Microsoft has been taking heat for promoting its Silverlight technology. And along with the heat Microsoft also is racking up some customer wins.
At the 2008 Consumer Electronics Show on Jan. 6, Microsoft Chairman Bill Gates announced an exclusive agreement with the NBC network where NBC will deliver NBCOlympics.com on MSN, and the video, more than 3,000 hours of free, live and on-demand content, will be powered by Silverlight, Microsoft’s cross-browser, cross-platform plug-in for delivering high-quality video experiences on the Web.
“We’ll take the 3,600 hours of all the different events and we’ll make it available live, on demand, and let you customize,” Gates said of the Olympics content.
The deal with NBC around the summer Olympics is a good win for Microsoft.
Yet, recently, Microsoft has been weathering claims that the company is indeed “desperate” for using its Web properties to promote Silverlight, a competitive technology to Adobe’s ubiquitous Flash.
I don’t know that it’s particularly desperate to want to promote your own stuff—Microsoft’s effort to push Silverlight via redesigned Microsoft Web sites seems like a natural thing to do.
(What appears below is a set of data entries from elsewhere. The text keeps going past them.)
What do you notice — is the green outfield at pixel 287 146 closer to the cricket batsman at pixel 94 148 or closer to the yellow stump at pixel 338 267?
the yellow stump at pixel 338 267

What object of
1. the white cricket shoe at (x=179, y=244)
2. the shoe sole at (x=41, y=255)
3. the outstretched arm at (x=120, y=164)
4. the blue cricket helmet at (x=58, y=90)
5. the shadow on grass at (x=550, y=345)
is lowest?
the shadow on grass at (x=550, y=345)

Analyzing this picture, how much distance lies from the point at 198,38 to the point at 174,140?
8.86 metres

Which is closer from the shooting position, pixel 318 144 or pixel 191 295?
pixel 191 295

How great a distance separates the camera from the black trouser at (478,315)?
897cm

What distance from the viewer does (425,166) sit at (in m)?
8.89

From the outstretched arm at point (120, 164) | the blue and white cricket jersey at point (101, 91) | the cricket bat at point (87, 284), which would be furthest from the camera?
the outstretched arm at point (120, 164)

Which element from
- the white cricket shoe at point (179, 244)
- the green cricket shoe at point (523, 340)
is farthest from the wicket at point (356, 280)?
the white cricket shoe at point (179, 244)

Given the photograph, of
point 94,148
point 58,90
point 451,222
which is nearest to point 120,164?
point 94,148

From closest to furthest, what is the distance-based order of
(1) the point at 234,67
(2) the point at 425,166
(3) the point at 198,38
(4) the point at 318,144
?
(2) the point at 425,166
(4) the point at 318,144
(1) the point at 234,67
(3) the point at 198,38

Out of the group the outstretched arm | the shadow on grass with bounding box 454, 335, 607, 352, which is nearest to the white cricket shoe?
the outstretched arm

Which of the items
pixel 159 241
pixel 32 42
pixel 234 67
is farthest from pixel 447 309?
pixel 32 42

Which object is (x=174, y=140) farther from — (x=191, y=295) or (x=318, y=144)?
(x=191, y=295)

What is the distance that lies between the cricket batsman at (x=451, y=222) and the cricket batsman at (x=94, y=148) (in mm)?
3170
First off, Microsoft is phasing in support for Silverlight—hitting select locations, but not the entire Microsoft.com site.
Microsoft unveiled a preview of its redesigned Download Center with Silverlight in November (http://preview.microsoft.com/downloads). The company sent e-mails Jan. 3 to some folks to visit the beta of the revamped Download Center and directed to http://www.microsoft.com/beta/downloads/About.aspx.
This is merely the Download Center and not the entire MS.com site. Microsoft has been exploring the use of Silverlight on its homepage since the Silverlight launch—with campaigns such as Halo3, SceneIT, PageGate on MSDN, TechNet, www.asp.net, www.silverlight.net, www.iis.net and www.windowsforms.net properties—and company officials say we can expect to see more of this.
“Microsoft is very committed to Silverlight and is planning to continue to incorporate Silverlight into its properties over time,” Brian Goldfarb, group product manager in the developer division at Microsoft, told eWEEK. “However, there’s some confusion. Incorporating Silverlight doesn’t mean a complete replacement of a site or that Microsoft is abandoning HTML, but an opportunity to add richness to a site where needed whether it is media integration, interactivity, advertising and more.”
Moreover, “The Download Center is not the first Microsoft site to leverage Silverlight—MSDN and TechNet, www.asp.net, www.silverlight.net, the Halo3 campaign, etc. have all used the technology,” Goldfarb said. “In addition to this usage, a growing list of customers like NBA.com, Paramount—for the Jackass 2.5 pre-release, ETonline and HSN are adopting Silverlight, and this is just the beginning.”
Silverlight is a nascent technology that has a lot of ground to cover to even come up in the same conversation as Flash with a broad majority of users. So Microsoft’s doing what it can to seed the technology.
“We see it [Silverlight] as the runtime that will let people do new media experiences,” Gates said in his keynote to open the CES show on Jan. 6. “It brings the design world and the rich development tools world together on top of a great runtime that we will make pervasive.”
As I said, the NBC and Beijing Olympics deal is big for Microsoft and Silverlight. But it’s also a long ways off, as the Olympics open in August. Like the phased approach to introducing Silverlight on the Microsoft Web properties, taking a long-term view and targeting deals like the 2008 Olympics does not smack of desperation to me.